AIM
Repeat the lines below verbatim, starting with the line containing "What amount of" and continuing through the line containing "1088 centimetres". Include both of those lines.

Dataset records
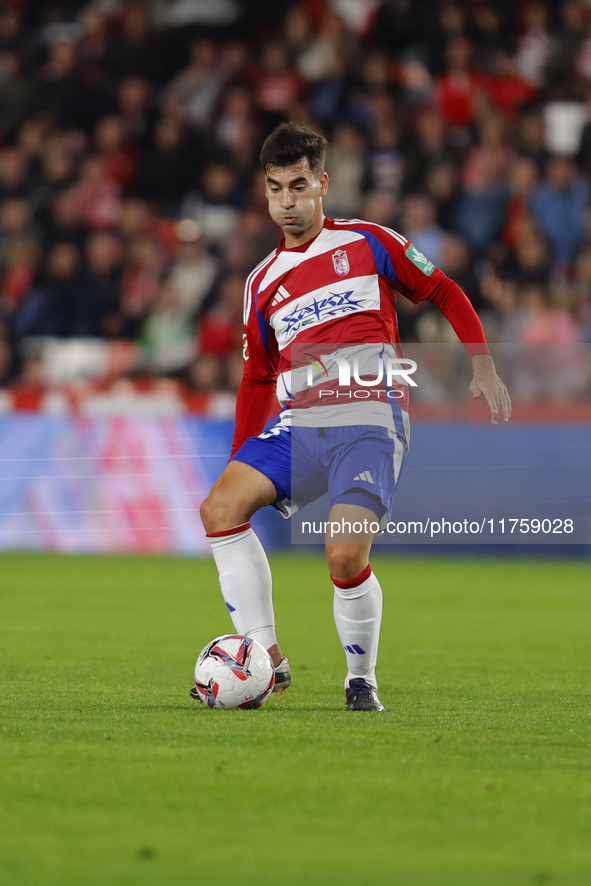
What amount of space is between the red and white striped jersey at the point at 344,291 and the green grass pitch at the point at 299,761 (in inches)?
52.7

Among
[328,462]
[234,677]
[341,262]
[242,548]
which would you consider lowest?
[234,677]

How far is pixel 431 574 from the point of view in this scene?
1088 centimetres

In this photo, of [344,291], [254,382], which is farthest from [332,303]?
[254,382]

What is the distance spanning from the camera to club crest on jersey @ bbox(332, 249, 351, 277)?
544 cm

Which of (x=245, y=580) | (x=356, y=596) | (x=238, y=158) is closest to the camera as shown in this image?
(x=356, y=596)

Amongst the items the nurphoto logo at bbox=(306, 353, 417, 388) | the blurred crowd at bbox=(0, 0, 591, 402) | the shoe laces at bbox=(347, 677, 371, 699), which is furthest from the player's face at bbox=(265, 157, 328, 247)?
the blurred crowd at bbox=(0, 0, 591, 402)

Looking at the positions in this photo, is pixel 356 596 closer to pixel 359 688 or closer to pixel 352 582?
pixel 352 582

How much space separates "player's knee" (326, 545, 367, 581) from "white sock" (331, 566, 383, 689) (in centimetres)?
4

* * *

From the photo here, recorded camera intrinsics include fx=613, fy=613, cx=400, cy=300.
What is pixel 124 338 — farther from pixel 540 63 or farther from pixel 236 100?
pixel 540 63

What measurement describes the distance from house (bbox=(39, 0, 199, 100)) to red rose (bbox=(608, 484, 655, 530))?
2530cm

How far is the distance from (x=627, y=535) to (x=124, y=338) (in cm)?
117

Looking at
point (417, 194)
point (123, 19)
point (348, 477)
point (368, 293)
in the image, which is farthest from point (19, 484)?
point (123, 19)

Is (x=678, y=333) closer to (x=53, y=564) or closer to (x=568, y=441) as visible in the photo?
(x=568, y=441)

CORRECT RESPONSE
What amount of space is between the red and white striped jersey at the point at 344,291 and the green grass pitch at the point at 299,761 (in inches)?
52.7

Among
[328,462]
[234,677]
[341,262]
[242,548]
which would you consider lowest?
[234,677]

How far is pixel 431 574 from the point of view in this scene?
1088 centimetres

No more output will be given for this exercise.